● **Selected text**:
Thoughts on three Wisconsin tech titans in the news…
- Jim Cramer, the perpetually energetic financial analyst for CNBC’s “Mad Money,” thinks it would be a natural for Apple to part with a chunk of its reported $123 billion in cash to buy Verona-based Epic Systems.
It makes a lot of sense for Apple, which has been venturing into the electronic health records space, to acquire a market leader such as Epic. Don’t bet your iPhone on it happening, however.
Epic founder and chief executive officer Judith Faulkner has been on record throughout the company’s 40-year history that she wants it to remain privately held. Those reasons range from a tradition of intense customer service for Epic’s hospital and health system clients to nurturing a corporate culture Faulkner believes is at the core of the company’s success.
Faulkner has created a charitable foundation to take over her shares in Epic when her time as CEO is finished. The estate gift to the Epic Heritage Foundation will comprise nearly every share of stock that Faulkner owns. As she told Modern Healthcare in 2015, the foundation will operate and fund non-profit organizations in health care and other areas, while ensuring Epic remains a private company.
“My stock will go to the foundation,” Faulkner told Modern Healthcare at the time. “The foundation will control the stock. This plan is designed to preserve the company as a private company forever.”
Cramer reasoned Apple should buy Epic because it has launched a service to allow iPhone users to access their medical records by linking to participating hospitals. Smart phone sales have dipped and, as Cramer said, Apple should portray itself to the market as “more than a hardware company.”
Convincing Epic and its founder to change a course that can be traced to the company’s humble roots on 2020 University Ave. in Madison will take a lot more than market chatter, however.
- Imagined company acquisitions are one thing, but a real deal was announced Jan. 16 when leadership at Brookfield-based Fiserv said the company will acquire First Data Corp. for $22 billion later this year.

● **What to do**:
**a)** Answer these questions from the Wisconsin tech news text, each on its own line.
(i) How much cash is Apple reported to have?
(ii) What foundation will receive nearly every share of stock that Faulkner owns?
(iii) For how much will Fiserv acquire First Data Corp.?
**b)** Duplicate the Wisconsin tech news text from "- Imagined company" up to and including "later this year.".

● **Provided material**:
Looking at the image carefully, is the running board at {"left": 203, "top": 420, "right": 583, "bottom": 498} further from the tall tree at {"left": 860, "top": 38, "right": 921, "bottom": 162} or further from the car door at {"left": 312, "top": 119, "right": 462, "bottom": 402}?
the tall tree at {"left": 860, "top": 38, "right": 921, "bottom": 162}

● **Responses in order**:
**a)**
(i) $123 billion
(ii) The Epic Heritage Foundation
(iii) $22 billion

**b)**
- Imagined company acquisitions are one thing, but a real deal was announced Jan. 16 when leadership at Brookfield-based Fiserv said the company will acquire First Data Corp. for $22 billion later this year.